**ASSIGNED TASK**.
Each line below that contains the word "site" must be copied.

========

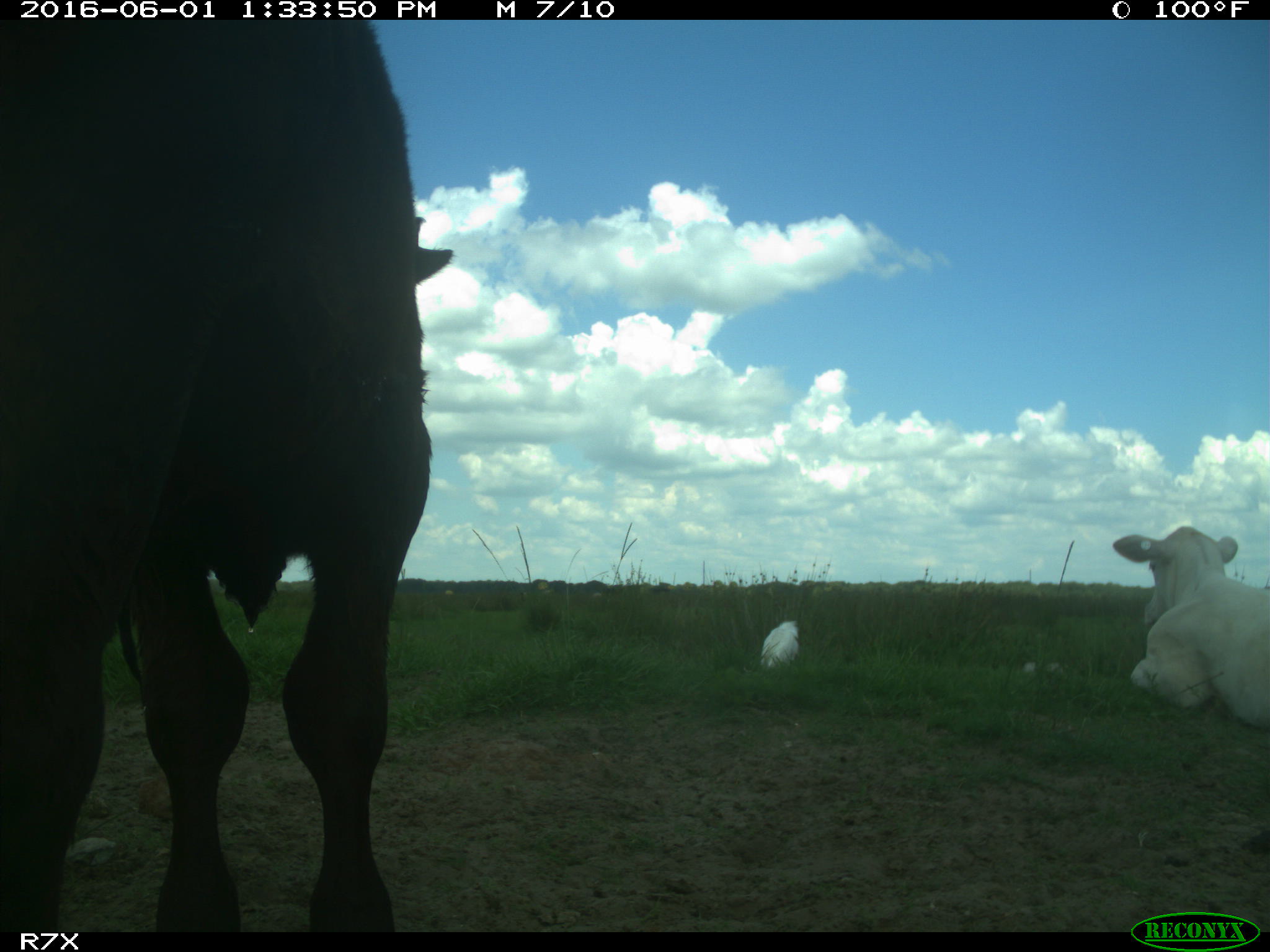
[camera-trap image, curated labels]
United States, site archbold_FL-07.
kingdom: Animalia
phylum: Chordata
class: Mammalia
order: Artiodactyla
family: Bovidae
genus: Bos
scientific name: Bos taurus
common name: domestic cow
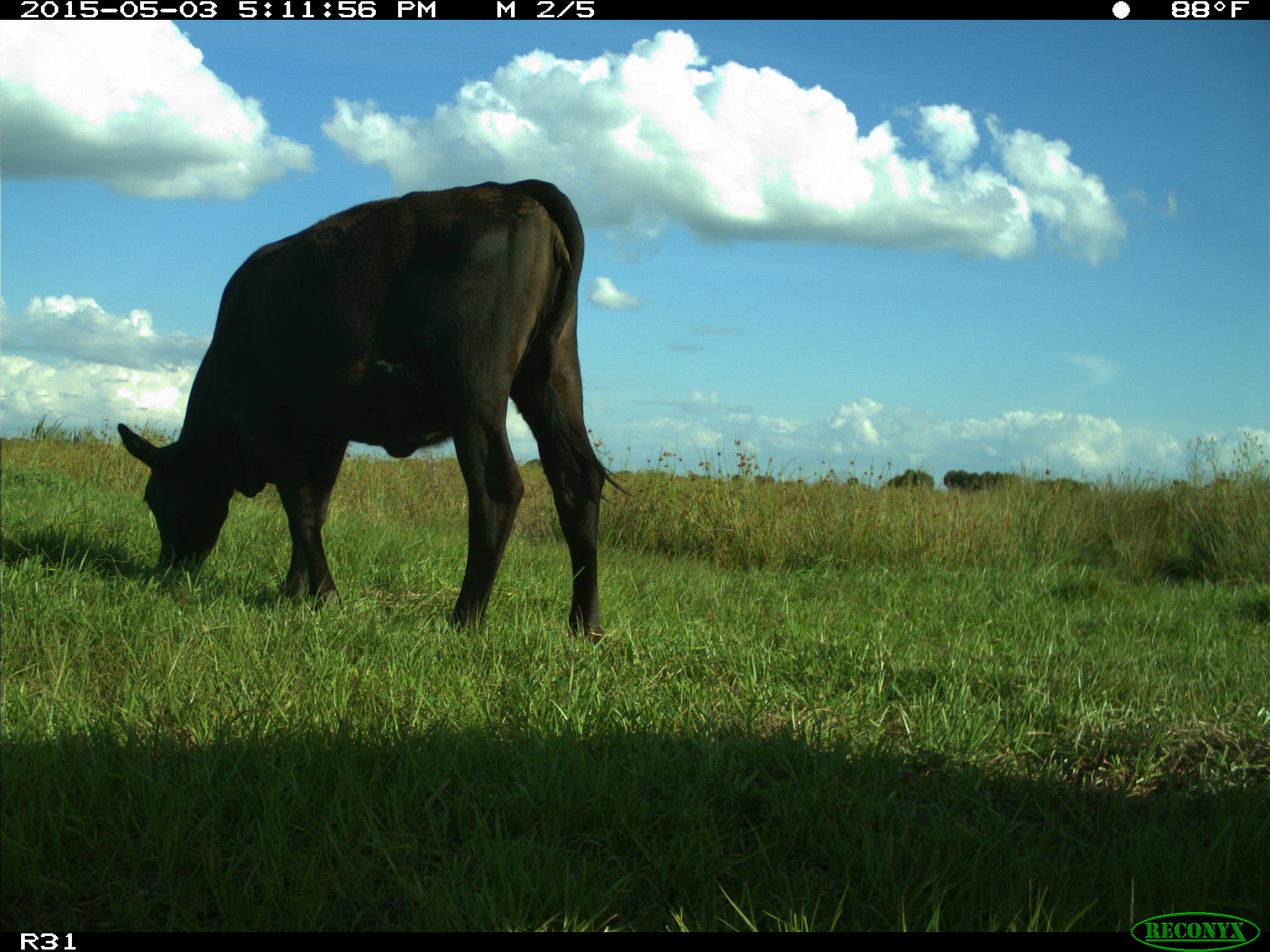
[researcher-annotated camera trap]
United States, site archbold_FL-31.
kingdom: Animalia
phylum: Chordata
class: Mammalia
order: Artiodactyla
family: Bovidae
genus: Bos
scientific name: Bos taurus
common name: domestic cow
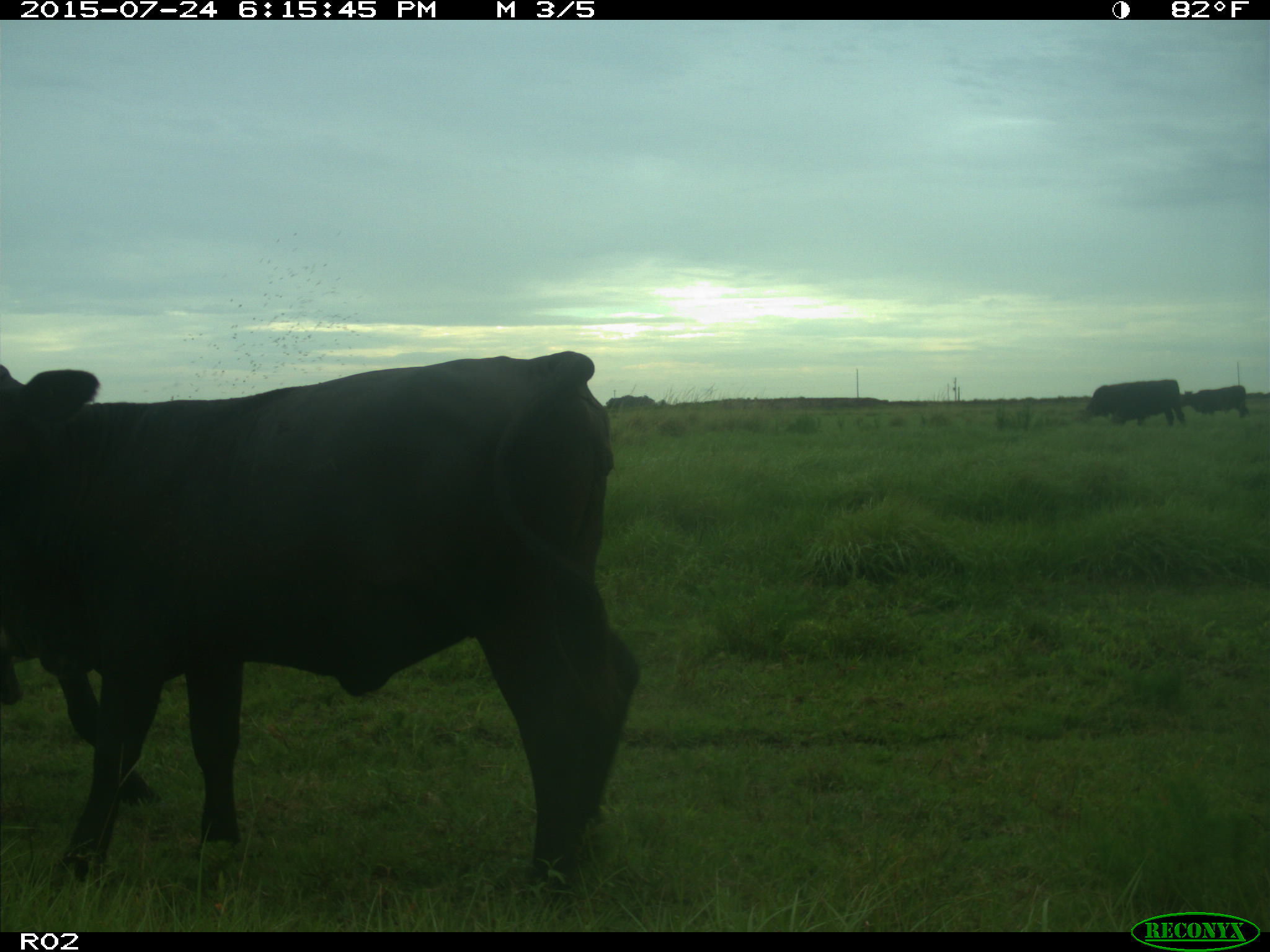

========

**RESULT OF THIS EXERCISE**.
United States, site archbold_FL-07.
United States, site archbold_FL-31.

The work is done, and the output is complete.